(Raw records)
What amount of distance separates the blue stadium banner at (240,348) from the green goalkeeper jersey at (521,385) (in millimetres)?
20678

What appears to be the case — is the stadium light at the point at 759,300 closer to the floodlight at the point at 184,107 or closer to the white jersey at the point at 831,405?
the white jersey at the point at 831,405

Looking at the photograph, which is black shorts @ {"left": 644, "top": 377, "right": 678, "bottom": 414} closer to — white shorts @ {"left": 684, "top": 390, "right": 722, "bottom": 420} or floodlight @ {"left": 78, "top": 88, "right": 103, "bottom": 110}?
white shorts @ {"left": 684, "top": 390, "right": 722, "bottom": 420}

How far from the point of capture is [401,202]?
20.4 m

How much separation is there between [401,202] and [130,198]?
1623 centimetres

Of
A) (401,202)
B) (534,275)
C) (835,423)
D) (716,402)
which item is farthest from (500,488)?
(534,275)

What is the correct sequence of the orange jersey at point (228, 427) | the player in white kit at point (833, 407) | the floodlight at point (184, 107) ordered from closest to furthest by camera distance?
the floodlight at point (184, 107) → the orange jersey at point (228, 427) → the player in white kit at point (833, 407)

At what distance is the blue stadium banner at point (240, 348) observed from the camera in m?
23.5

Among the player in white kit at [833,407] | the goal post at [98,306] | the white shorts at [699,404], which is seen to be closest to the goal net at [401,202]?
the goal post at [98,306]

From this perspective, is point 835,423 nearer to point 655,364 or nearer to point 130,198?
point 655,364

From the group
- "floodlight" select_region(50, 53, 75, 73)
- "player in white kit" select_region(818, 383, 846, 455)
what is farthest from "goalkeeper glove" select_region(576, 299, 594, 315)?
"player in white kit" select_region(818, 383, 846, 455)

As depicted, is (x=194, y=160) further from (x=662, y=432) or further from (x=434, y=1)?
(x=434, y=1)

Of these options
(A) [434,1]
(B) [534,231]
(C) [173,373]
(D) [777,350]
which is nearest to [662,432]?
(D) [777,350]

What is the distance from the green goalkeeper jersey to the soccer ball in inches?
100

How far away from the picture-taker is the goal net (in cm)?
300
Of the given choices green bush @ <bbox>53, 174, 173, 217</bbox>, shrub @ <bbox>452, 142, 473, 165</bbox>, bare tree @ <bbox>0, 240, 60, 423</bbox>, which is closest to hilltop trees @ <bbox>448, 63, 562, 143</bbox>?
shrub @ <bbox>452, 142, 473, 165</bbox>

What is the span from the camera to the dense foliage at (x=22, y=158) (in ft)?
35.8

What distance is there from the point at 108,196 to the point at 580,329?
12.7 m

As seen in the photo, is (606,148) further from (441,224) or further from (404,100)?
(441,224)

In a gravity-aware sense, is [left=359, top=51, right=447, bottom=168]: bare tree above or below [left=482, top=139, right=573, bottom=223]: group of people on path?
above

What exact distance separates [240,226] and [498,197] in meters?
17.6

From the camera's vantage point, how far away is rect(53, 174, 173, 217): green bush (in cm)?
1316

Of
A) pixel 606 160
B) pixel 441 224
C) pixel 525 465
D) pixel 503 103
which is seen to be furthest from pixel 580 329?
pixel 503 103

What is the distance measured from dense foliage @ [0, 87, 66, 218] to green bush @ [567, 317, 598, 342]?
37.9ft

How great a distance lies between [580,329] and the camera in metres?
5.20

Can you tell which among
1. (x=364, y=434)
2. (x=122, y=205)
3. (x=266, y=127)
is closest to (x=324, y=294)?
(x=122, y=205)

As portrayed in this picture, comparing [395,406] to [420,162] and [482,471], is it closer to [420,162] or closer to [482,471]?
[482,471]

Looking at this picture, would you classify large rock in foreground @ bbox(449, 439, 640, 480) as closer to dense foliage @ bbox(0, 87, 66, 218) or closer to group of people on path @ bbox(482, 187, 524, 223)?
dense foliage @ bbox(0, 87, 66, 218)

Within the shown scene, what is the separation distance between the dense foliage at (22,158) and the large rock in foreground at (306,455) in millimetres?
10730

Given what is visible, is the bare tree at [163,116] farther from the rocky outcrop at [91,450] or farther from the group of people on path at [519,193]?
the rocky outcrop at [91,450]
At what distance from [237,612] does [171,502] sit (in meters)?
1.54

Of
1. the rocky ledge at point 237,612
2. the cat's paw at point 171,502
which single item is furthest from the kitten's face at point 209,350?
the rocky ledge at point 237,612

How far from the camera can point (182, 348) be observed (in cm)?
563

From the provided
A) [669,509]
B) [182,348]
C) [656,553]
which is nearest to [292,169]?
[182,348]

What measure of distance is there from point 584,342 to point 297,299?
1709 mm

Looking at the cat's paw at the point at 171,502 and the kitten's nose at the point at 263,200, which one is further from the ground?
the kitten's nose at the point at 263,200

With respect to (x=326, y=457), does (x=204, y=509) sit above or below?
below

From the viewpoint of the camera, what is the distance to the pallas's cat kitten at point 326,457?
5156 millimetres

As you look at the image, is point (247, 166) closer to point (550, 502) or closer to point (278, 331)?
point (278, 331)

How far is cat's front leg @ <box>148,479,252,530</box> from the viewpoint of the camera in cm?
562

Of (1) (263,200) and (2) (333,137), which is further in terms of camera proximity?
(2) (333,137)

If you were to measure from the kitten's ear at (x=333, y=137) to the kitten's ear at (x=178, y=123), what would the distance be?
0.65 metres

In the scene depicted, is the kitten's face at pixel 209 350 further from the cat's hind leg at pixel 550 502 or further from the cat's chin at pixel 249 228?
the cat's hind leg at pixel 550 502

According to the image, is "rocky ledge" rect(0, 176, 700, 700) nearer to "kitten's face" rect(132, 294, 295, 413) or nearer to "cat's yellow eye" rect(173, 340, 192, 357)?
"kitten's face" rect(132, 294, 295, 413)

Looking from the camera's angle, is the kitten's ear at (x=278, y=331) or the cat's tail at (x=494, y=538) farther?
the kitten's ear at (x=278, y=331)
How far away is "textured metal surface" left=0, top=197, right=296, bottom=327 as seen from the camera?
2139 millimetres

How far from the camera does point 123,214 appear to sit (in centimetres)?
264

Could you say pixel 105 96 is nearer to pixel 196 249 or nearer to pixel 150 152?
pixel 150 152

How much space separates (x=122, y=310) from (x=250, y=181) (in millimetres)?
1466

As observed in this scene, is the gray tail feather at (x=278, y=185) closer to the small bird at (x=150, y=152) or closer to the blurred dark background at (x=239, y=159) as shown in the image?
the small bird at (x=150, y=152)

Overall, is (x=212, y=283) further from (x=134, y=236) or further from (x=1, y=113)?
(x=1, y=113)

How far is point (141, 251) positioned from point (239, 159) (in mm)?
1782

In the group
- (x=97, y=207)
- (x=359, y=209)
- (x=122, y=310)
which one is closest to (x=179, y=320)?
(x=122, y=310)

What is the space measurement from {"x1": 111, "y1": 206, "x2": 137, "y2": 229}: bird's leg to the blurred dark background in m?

*SET TASK:*
Copy all of the material above word for word, keeping every line the same.

*RESULT FOR THIS EXERCISE:*
What amount of distance separates the blue stadium banner at (240,348) from the green goalkeeper jersey at (521,385) (in millimetres)?
20678

What appears to be the case — is the stadium light at the point at 759,300 closer to the floodlight at the point at 184,107 or closer to the white jersey at the point at 831,405?
the white jersey at the point at 831,405

Looking at the photograph, which is black shorts @ {"left": 644, "top": 377, "right": 678, "bottom": 414} closer to — white shorts @ {"left": 684, "top": 390, "right": 722, "bottom": 420} or floodlight @ {"left": 78, "top": 88, "right": 103, "bottom": 110}?
white shorts @ {"left": 684, "top": 390, "right": 722, "bottom": 420}

How far from the point of capture is [401,202]?
20.4 m

How much separation is there between [401,202] and [130,198]?
1623 centimetres

Of
A) (401,202)
B) (534,275)
C) (835,423)
D) (716,402)
which item is farthest from (500,488)?
(534,275)

What is the correct sequence of the orange jersey at point (228, 427) | the player in white kit at point (833, 407) | the floodlight at point (184, 107) ordered from closest to furthest by camera distance?
the floodlight at point (184, 107) → the orange jersey at point (228, 427) → the player in white kit at point (833, 407)

At what distance is the blue stadium banner at point (240, 348) observed from the camera in m?
23.5

Among the player in white kit at [833,407] | the goal post at [98,306] | the white shorts at [699,404], which is seen to be closest to the goal net at [401,202]?
the goal post at [98,306]

From this perspective, is point 835,423 nearer to point 655,364 or nearer to point 130,198?
point 655,364

From the group
- "floodlight" select_region(50, 53, 75, 73)
- "player in white kit" select_region(818, 383, 846, 455)
what is farthest from "goalkeeper glove" select_region(576, 299, 594, 315)?
"player in white kit" select_region(818, 383, 846, 455)

As depicted, is (x=194, y=160) further from (x=662, y=432) or further from (x=434, y=1)?
(x=434, y=1)

Of these options
(A) [434,1]
(B) [534,231]
(C) [173,373]
(D) [777,350]
which is nearest to [662,432]?
(D) [777,350]

What is the distance from the green goalkeeper jersey to the soccer ball in inches?
100

How far away from the picture-taker is the goal net (in cm)?
300
Of the given choices green bush @ <bbox>53, 174, 173, 217</bbox>, shrub @ <bbox>452, 142, 473, 165</bbox>, bare tree @ <bbox>0, 240, 60, 423</bbox>, which is closest to hilltop trees @ <bbox>448, 63, 562, 143</bbox>?
shrub @ <bbox>452, 142, 473, 165</bbox>

What is the span from the camera to the dense foliage at (x=22, y=158) (in ft)?
35.8

What distance is there from the point at 108,196 to the point at 580,329?
12.7 m

As seen in the photo, is (606,148) further from (441,224) or further from (404,100)?
(441,224)

In a gravity-aware sense, is [left=359, top=51, right=447, bottom=168]: bare tree above or below [left=482, top=139, right=573, bottom=223]: group of people on path?
above

What exact distance separates [240,226] and [498,197] in meters?
17.6

From the camera's vantage point, how far away is rect(53, 174, 173, 217): green bush (in cm)?
1316

Of
A) pixel 606 160
B) pixel 441 224
C) pixel 525 465
D) pixel 503 103
which is seen to be furthest from pixel 580 329?
pixel 503 103

What is the distance measured from dense foliage @ [0, 87, 66, 218] to green bush @ [567, 317, 598, 342]?
37.9ft

How great a distance lies between [580,329] and the camera in metres?
5.20

Can you tell which among
1. (x=364, y=434)
2. (x=122, y=205)
3. (x=266, y=127)
is closest to (x=324, y=294)?
(x=122, y=205)

As portrayed in this picture, comparing [395,406] to [420,162] and [482,471], is it closer to [420,162] or closer to [482,471]?
[482,471]

Looking at this picture, would you classify large rock in foreground @ bbox(449, 439, 640, 480) as closer to dense foliage @ bbox(0, 87, 66, 218) or closer to group of people on path @ bbox(482, 187, 524, 223)?
dense foliage @ bbox(0, 87, 66, 218)

Within the shown scene, what is the separation distance between the dense foliage at (22,158) and the large rock in foreground at (306,455) in millimetres?
10730

Given what is visible, is the bare tree at [163,116] farther from the rocky outcrop at [91,450] or farther from the group of people on path at [519,193]?
the rocky outcrop at [91,450]
At what distance from [237,612] does [171,502] sit (in meters)?
1.54

Of
1. the rocky ledge at point 237,612
2. the cat's paw at point 171,502
which single item is furthest from the kitten's face at point 209,350?
the rocky ledge at point 237,612

How far from the camera can point (182, 348) be observed (in cm)?
563

From the provided
A) [669,509]
B) [182,348]
C) [656,553]
which is nearest to [292,169]?
[182,348]

What measure of distance is there from point 584,342 to point 297,299?
1709 mm

Looking at the cat's paw at the point at 171,502 and the kitten's nose at the point at 263,200, which one is further from the ground?
the kitten's nose at the point at 263,200

With respect to (x=326, y=457), does (x=204, y=509) sit above or below?
below

From the viewpoint of the camera, what is the distance to the pallas's cat kitten at point 326,457?
5156 millimetres

As you look at the image, is point (247, 166) closer to point (550, 502) or closer to point (278, 331)?
point (278, 331)

How far is cat's front leg @ <box>148,479,252,530</box> from the viewpoint of the camera in cm?
562

Of (1) (263,200) and (2) (333,137), which is further in terms of camera proximity?
(2) (333,137)

If you were to measure from the kitten's ear at (x=333, y=137) to the kitten's ear at (x=178, y=123), what would the distance be?
0.65 metres

In the scene depicted, is the kitten's face at pixel 209 350 further from the cat's hind leg at pixel 550 502 or further from the cat's chin at pixel 249 228?
the cat's hind leg at pixel 550 502

According to the image, is "rocky ledge" rect(0, 176, 700, 700) nearer to "kitten's face" rect(132, 294, 295, 413) or nearer to "cat's yellow eye" rect(173, 340, 192, 357)?
"kitten's face" rect(132, 294, 295, 413)

Looking from the camera's angle, is the kitten's ear at (x=278, y=331) or the cat's tail at (x=494, y=538) farther?
the kitten's ear at (x=278, y=331)
How far away is "textured metal surface" left=0, top=197, right=296, bottom=327 as seen from the camera?
2139 millimetres

How far from the camera does point 123,214 appear to sit (in centimetres)?
264

Could you say pixel 105 96 is nearer to pixel 196 249 or nearer to pixel 150 152?
pixel 150 152

How much space separates (x=122, y=310) from (x=250, y=181) (in millimetres)?
1466

As observed in this scene, is the gray tail feather at (x=278, y=185) closer to the small bird at (x=150, y=152) or closer to the blurred dark background at (x=239, y=159) as shown in the image?
the small bird at (x=150, y=152)

Overall, is (x=212, y=283) further from (x=134, y=236) or further from (x=1, y=113)?
(x=1, y=113)

How far is point (141, 251) positioned from point (239, 159) (in mm)?
1782

In the group
- (x=97, y=207)
- (x=359, y=209)
- (x=122, y=310)
which one is closest to (x=179, y=320)?
(x=122, y=310)

What is the space measurement from {"x1": 111, "y1": 206, "x2": 137, "y2": 229}: bird's leg to the blurred dark background in m?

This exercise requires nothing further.